Minority spokeperson against decision on cocoa prices
The Minority Spokesperson on Food, Agriculture and Cocoa, Dr Owusu Afriyie Akoto, has described the decision by the government not to increase the producer price of cocoa for the 2012/2013 season during the 2013/2014 season as a great disappointment to cocoa farmers.
The Ghana Cocoa Board (COCOBOD) recently announced that it would not increase the 2012/2013 producer price of cocoa, which was GH¢ 3,280.00 per tonne, during the 2013/2014 crop season.
But Dr Akoto, who is also the Member of Parliament (MP) for Kwadaso and cocoa farmer, said the decision meant reduced income of cocoa farmers for the 2013/2014 season.
He explained that when the rising cost of inputs, inflation and 10 per cent salary increase across the board for government employees were taken into account, cocoa farmers had been made poorer by the decision.
“Keeping the producer price of cocoa for the coming year at the same level of that of last year is totally unjustified,” he said, explaining that the world price of the commodity currently was higher than that of last year.

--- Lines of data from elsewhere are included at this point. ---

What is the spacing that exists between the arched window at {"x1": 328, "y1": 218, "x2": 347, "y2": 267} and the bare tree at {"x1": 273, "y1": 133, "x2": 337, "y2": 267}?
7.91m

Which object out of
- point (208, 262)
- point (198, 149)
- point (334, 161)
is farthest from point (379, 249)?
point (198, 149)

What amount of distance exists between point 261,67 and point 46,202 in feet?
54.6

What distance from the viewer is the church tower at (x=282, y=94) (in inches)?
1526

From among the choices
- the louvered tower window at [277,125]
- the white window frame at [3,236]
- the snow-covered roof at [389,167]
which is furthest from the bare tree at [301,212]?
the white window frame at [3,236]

“This is unjustified against the background of the 20 per cent depreciation of the cedi against the dollar, which means that in terms of the local currency, cocoa is fetching far higher prices currently than the preceding season,” he said.
The decision by the government, according to the MP, was even more serious for the future production of the commodity against the background of substantial cut-back on major government programmes to support cocoa farmers.

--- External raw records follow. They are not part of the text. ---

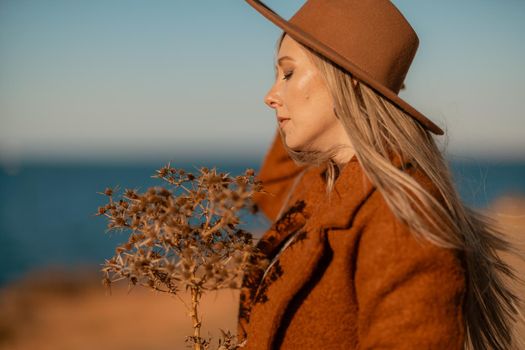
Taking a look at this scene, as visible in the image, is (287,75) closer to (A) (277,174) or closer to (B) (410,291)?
(B) (410,291)

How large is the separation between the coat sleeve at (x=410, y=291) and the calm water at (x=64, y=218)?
1.68 ft

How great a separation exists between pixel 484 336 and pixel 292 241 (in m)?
0.99

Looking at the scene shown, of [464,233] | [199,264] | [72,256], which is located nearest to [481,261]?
[464,233]

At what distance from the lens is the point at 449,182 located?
7.75 ft

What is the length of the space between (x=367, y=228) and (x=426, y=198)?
10.0 inches

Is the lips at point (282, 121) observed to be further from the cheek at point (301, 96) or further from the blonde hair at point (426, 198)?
the blonde hair at point (426, 198)

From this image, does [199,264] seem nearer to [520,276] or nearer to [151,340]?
[520,276]

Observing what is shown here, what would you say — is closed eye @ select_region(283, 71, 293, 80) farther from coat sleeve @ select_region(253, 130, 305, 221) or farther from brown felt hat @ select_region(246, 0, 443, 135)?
coat sleeve @ select_region(253, 130, 305, 221)

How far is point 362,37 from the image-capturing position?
7.19 feet

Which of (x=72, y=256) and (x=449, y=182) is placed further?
(x=72, y=256)

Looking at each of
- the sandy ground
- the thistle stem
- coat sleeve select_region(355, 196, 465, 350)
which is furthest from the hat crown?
the sandy ground

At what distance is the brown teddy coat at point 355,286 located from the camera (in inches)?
74.5

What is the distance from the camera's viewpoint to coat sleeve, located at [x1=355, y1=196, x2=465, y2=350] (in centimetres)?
188

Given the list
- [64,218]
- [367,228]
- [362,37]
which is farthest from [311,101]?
[64,218]
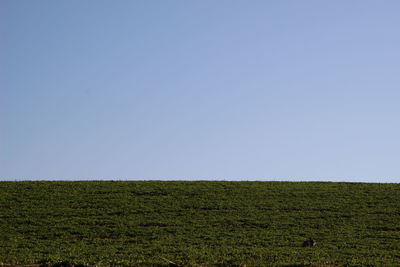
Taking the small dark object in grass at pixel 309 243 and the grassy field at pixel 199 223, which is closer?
the grassy field at pixel 199 223

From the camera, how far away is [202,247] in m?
30.6

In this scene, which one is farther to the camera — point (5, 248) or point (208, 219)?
point (208, 219)

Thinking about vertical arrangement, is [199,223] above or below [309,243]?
above

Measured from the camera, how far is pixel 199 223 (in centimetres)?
3841

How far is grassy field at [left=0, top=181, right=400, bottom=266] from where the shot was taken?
27.6 meters

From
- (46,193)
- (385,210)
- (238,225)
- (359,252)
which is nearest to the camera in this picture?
(359,252)

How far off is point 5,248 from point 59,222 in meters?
8.02

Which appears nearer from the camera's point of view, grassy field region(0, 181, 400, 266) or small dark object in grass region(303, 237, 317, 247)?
grassy field region(0, 181, 400, 266)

Under the said government’s programme, fertilisers were supplied to cocoa farmers and that the 2.2 million bags in 2011/2012 season were reduced to 500,000 bags in the past season (2012/2013).
The MP added that in the same period, the mass spraying programme for the controlling of the swollen shoot disease had been scaled down from four times in a year to two times while the application of insecticide to control capsid and other diseases affecting cocoa had also been reduced from two times a year to just once a year.

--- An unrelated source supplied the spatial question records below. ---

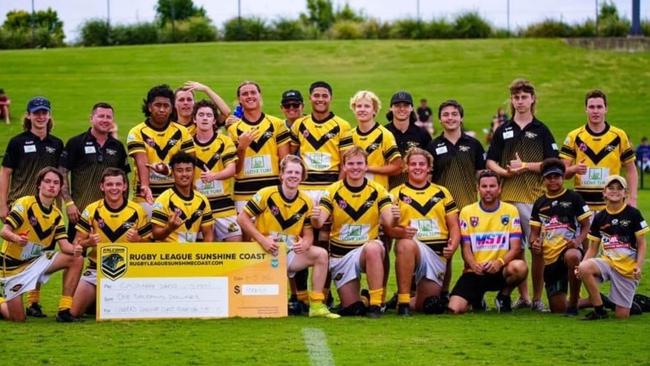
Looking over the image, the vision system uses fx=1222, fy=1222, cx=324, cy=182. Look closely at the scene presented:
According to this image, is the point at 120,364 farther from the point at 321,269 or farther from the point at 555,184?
the point at 555,184

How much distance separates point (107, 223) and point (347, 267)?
2.13 meters

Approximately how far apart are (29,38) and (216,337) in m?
50.9

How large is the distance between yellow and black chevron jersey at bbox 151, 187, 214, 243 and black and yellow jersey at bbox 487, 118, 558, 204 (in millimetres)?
2812

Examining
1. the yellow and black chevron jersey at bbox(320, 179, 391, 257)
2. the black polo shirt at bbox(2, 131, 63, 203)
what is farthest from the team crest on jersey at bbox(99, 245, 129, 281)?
the yellow and black chevron jersey at bbox(320, 179, 391, 257)

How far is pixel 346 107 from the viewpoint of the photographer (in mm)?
42656

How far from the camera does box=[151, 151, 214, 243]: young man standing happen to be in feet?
34.7

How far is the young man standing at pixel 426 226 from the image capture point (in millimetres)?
10898

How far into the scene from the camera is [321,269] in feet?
35.0

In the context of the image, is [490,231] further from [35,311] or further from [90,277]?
Result: [35,311]

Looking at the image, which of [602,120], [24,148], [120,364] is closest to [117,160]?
[24,148]

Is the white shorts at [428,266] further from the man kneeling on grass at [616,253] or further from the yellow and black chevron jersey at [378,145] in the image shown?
the man kneeling on grass at [616,253]

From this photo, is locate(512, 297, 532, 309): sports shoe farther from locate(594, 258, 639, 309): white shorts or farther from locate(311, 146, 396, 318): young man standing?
locate(311, 146, 396, 318): young man standing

Up till now, Dr Akoto said, there was no indication that the two programmes would be continued in the coming years.
He predicted that the reduction in the real cocoa incomes of farmers and the withdrawal of these services would definitely impact negatively on the future production and export revenue generation for the economy.
“The three pillars of the policy, that is the rising real income, the mass spraying exercise and the introduction of hi-tech seedlings upon which cocoa production rose from 350,000 metric tonnes in the 2001/2002 season to 760,000 metric tonnes in the 2005/2006 and then to over one 1 million metric tonnes in the 2010/2011 season are being dismantled in front of our very eyes without any debate whatsoever by the people in this country,” he said.
Dr Akoto was emphatic that giving these negative trends, Ghana should be prepared to see its output on cocoa collapse to the pre-2001/2002 levels of below 360,000 metric tonnes in the next few years.